The last election to the rally – at a time of extreme polarization regarding RHI, Brexit and ILA – broke down 28% DUP, 28% SF, 13% UUP, 12% SDLP, 9% Alliance and 10% others. This was a very high turnout of 65%.

In last year’s council elections, Alliance increased its vote by 87% when the turnout dropped to 53%, but also at a time when St. Andrews was off-topic. In the 2019 general election, Allianz hit a record 17% voter turnout of up to 62%, while the SDLP fell to 15% (despite not having three seats).

This suggests that if the effect of that voting is positive, people will vote imaginatively. That just can’t happen under St. Andrews. It wasn’t intended either. But Bailie and Long are right. The disjointed performance over something as fundamental as public health clearly shows that the mandatory coalition is not working.
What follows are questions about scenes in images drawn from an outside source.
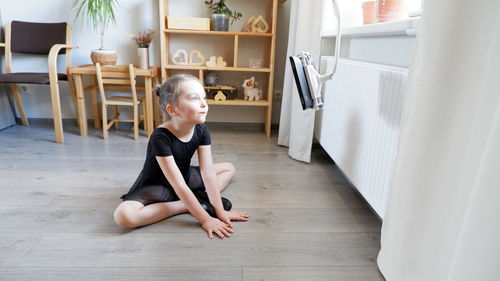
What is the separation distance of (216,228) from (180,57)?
174 centimetres

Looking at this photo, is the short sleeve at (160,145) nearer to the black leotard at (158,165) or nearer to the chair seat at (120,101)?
the black leotard at (158,165)

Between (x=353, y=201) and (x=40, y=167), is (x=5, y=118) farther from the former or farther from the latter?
(x=353, y=201)

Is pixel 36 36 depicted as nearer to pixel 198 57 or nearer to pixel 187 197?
pixel 198 57

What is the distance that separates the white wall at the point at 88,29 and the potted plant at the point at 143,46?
0.20m

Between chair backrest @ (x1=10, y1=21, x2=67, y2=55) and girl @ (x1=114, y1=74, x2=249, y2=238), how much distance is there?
1.74 meters

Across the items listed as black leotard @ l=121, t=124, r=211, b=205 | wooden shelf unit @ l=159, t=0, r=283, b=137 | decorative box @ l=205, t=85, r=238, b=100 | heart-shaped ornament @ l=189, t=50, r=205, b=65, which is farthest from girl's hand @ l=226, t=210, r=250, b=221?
heart-shaped ornament @ l=189, t=50, r=205, b=65

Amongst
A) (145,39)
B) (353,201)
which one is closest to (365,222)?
(353,201)

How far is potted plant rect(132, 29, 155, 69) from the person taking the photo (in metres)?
2.38

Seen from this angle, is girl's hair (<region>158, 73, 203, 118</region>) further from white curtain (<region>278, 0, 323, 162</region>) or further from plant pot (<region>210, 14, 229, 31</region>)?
plant pot (<region>210, 14, 229, 31</region>)

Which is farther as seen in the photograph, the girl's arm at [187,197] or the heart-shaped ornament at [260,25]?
the heart-shaped ornament at [260,25]

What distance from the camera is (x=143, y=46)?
2420 millimetres

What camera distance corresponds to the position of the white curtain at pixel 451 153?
0.54m

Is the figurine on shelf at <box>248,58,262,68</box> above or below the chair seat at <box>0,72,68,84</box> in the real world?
above

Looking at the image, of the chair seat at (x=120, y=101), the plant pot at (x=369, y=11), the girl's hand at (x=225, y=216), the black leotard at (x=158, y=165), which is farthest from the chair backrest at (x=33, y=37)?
the plant pot at (x=369, y=11)
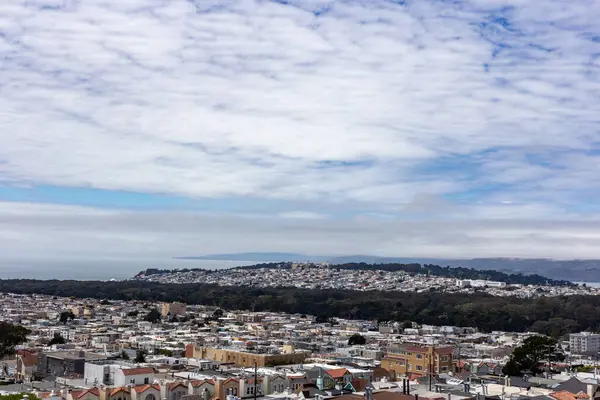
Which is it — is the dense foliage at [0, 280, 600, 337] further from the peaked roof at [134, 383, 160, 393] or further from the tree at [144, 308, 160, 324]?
the peaked roof at [134, 383, 160, 393]

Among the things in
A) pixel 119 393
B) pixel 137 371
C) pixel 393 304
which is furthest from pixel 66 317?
pixel 119 393

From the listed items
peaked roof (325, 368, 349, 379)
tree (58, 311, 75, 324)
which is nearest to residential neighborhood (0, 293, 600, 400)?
peaked roof (325, 368, 349, 379)

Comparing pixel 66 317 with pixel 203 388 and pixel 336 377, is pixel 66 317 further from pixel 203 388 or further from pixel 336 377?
pixel 203 388

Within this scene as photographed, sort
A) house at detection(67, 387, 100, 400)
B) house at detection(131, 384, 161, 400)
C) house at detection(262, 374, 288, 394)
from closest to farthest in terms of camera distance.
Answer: house at detection(67, 387, 100, 400) < house at detection(131, 384, 161, 400) < house at detection(262, 374, 288, 394)

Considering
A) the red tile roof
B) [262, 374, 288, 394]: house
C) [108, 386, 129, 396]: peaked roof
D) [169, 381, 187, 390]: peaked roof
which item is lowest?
[262, 374, 288, 394]: house

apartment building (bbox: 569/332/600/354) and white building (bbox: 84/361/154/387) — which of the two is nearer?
white building (bbox: 84/361/154/387)
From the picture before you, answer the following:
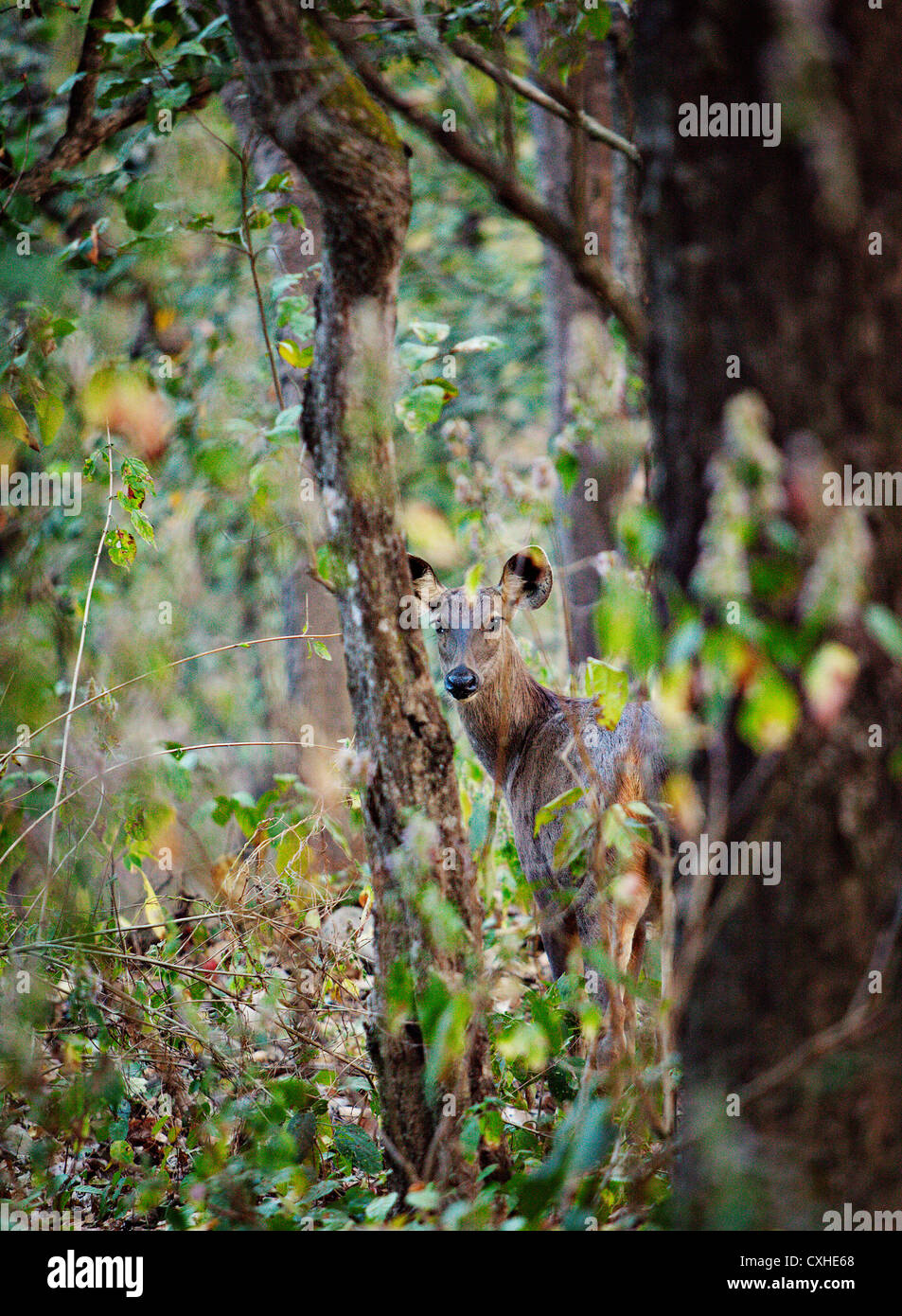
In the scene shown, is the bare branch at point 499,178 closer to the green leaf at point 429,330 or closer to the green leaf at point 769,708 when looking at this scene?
the green leaf at point 429,330

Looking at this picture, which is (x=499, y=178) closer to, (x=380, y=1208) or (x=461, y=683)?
(x=461, y=683)

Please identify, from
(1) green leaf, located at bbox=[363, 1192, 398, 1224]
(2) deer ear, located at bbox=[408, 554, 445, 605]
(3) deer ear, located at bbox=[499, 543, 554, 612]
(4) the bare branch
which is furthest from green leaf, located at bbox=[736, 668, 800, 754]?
(2) deer ear, located at bbox=[408, 554, 445, 605]

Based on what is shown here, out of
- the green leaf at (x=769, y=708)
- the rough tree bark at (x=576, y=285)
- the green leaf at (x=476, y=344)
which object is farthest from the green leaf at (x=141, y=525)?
the rough tree bark at (x=576, y=285)

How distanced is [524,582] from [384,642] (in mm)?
2389

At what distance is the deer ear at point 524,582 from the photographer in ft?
17.6

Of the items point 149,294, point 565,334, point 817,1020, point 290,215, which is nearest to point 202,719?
point 149,294

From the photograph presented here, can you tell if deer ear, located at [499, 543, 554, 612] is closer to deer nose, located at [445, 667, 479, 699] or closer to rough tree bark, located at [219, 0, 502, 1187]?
deer nose, located at [445, 667, 479, 699]

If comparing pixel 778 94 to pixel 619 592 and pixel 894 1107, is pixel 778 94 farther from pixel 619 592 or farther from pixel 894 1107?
pixel 894 1107

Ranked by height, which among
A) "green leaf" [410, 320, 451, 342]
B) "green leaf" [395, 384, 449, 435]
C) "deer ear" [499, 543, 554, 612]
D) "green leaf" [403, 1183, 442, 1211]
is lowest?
"green leaf" [403, 1183, 442, 1211]

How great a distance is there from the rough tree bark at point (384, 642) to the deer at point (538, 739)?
126 cm

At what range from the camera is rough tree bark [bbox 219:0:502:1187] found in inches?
119

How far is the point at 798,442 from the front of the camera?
231 centimetres

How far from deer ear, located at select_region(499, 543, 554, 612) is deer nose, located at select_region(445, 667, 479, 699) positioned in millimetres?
643

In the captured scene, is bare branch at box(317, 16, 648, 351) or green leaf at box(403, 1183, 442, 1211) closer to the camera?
green leaf at box(403, 1183, 442, 1211)
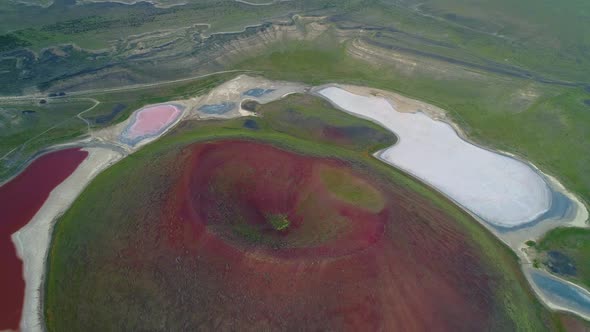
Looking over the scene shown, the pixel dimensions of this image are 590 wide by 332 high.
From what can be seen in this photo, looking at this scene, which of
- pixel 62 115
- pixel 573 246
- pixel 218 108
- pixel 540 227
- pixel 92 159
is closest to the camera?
pixel 573 246

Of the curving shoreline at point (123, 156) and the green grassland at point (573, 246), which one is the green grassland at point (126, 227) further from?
the green grassland at point (573, 246)

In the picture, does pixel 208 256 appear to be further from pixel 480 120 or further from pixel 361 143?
pixel 480 120

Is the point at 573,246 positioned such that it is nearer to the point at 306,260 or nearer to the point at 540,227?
the point at 540,227

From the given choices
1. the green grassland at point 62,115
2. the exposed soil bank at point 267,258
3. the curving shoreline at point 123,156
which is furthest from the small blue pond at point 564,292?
the green grassland at point 62,115

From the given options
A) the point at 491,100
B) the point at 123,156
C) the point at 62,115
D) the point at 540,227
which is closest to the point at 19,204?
the point at 123,156

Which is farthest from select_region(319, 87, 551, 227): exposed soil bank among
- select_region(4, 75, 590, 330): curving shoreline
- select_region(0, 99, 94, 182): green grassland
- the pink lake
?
select_region(0, 99, 94, 182): green grassland

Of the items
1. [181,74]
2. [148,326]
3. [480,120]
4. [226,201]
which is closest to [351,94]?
[480,120]
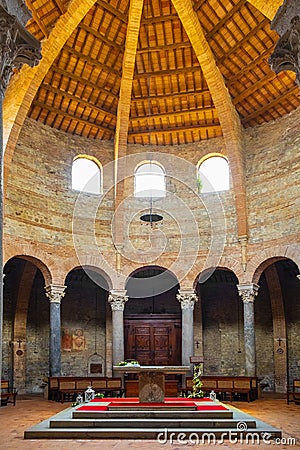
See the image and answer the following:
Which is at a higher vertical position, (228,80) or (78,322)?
(228,80)

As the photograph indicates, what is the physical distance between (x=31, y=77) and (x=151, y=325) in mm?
12417

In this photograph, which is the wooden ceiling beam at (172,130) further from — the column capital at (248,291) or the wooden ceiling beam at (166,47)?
the column capital at (248,291)

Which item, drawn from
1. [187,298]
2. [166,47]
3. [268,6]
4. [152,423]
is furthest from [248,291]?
[268,6]

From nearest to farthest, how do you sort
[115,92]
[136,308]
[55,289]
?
1. [55,289]
2. [115,92]
3. [136,308]

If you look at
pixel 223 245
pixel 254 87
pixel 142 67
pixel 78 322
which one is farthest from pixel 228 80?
pixel 78 322

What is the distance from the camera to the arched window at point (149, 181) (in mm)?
23734

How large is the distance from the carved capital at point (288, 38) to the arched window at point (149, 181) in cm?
1375

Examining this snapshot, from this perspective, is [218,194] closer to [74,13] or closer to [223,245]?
[223,245]

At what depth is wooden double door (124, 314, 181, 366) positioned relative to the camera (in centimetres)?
2469

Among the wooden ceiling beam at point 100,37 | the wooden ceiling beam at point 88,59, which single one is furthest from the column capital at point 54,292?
the wooden ceiling beam at point 100,37

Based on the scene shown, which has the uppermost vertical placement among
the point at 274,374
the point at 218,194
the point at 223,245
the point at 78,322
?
the point at 218,194

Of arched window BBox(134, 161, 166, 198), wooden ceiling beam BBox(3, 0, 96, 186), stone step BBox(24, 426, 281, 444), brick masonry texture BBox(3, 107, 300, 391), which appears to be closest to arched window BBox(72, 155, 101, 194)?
brick masonry texture BBox(3, 107, 300, 391)

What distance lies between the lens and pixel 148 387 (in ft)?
47.1

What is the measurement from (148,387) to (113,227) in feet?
31.4
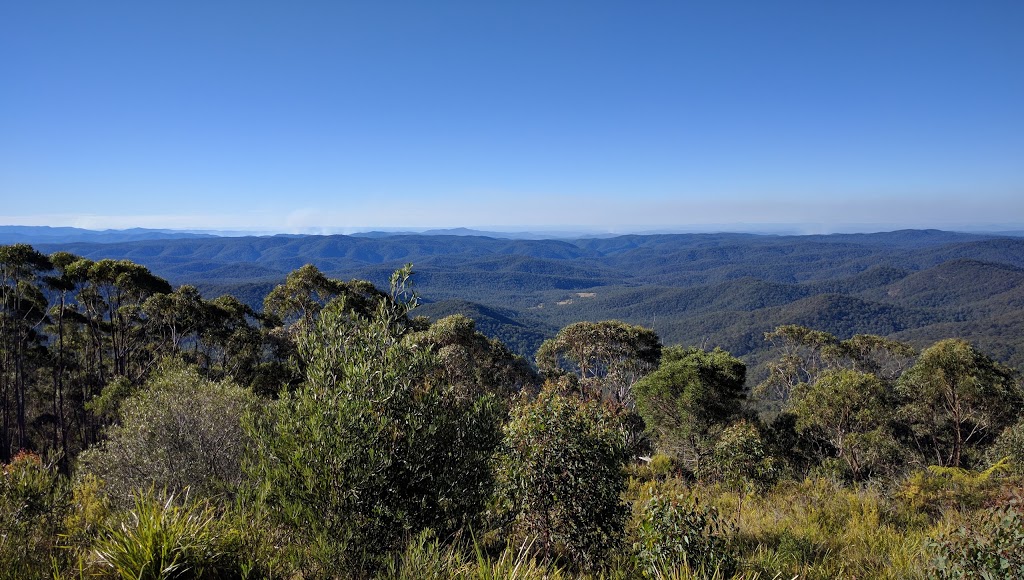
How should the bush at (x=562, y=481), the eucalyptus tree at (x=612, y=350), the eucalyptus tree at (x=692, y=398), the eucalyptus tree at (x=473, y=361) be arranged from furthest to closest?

Weighted volunteering could lead to more thoughtful engagement. Not complete agreement on all questions. No coalition ever delivers that. But an environment in which one party’s poor performance could lose its place at the table would certainly serve to contain excesses and smooth the boundaries of dogmatism of all parties. This is how good coalitions work around the world.

So why not here?

Some of our high profile journalists have recently highlighted a few possible objections. On the Red Lines podcast, Suzanne Breen said that if a voluntary facility were put in place, Sinn Fein could be permanently expelled, which would make many nationalists feel like they are in danger of going back to pre-1972.

As Ben Lowry tweeted about the McBride article, “This way of Allianz thinking is a real challenge for unionists. Traditionally, trade unionists have been the most skeptical of the mandatory coalition, but there is now an Alliance-center-nationalist majority that may well be greater in the future. “

Suzanne paints an impossible scenario, while Ben reveals a worrying level of paranoia by suggesting that “Center” is inherently anti-union.

The reality is that none of the labels have an overall majority. Nationalism because it doesn’t even come close to the numbers, and union movement because it is currently not resonating with sufficiently younger voters in heavily union-friendly areas.

You could win it back with the right approach, but even if they do, they will NEVER have the numbers that allow unionism to rule on its own. In addition, no one remotely believes that a system will be agreed that allows this possibility.

So if these are the main objections to a voluntary coalition, and they can so easily be ruled out, isn’t it at least worth serious consideration? To be honest, this is unlikely to happen in the medium term, as the current setup suits the two big parties despite all the mistakes.

But it would be interesting to see what would happen if Long, Eastwood, Aitken and Bailie worked together for reform. They should. You have nothing to lose.

Also, as an appropriate reform, the two main parties could not definitively liberate and encourage the troubled young elements of their membership so that they can all effectively contribute to a new system.

They exist and must be promoted without being oppressed by an earlier generation and an outdated system.

Ian Clarke spent 36 years in newspaper sales and marketing in Northern Ireland, England and Scotland – including Belfast Telegraph, Wolverhampton Express & Star, Northern Echo and The Herald (Glasgow), after graduating from QUB with a degree in Political Science. Glentoran Pendant.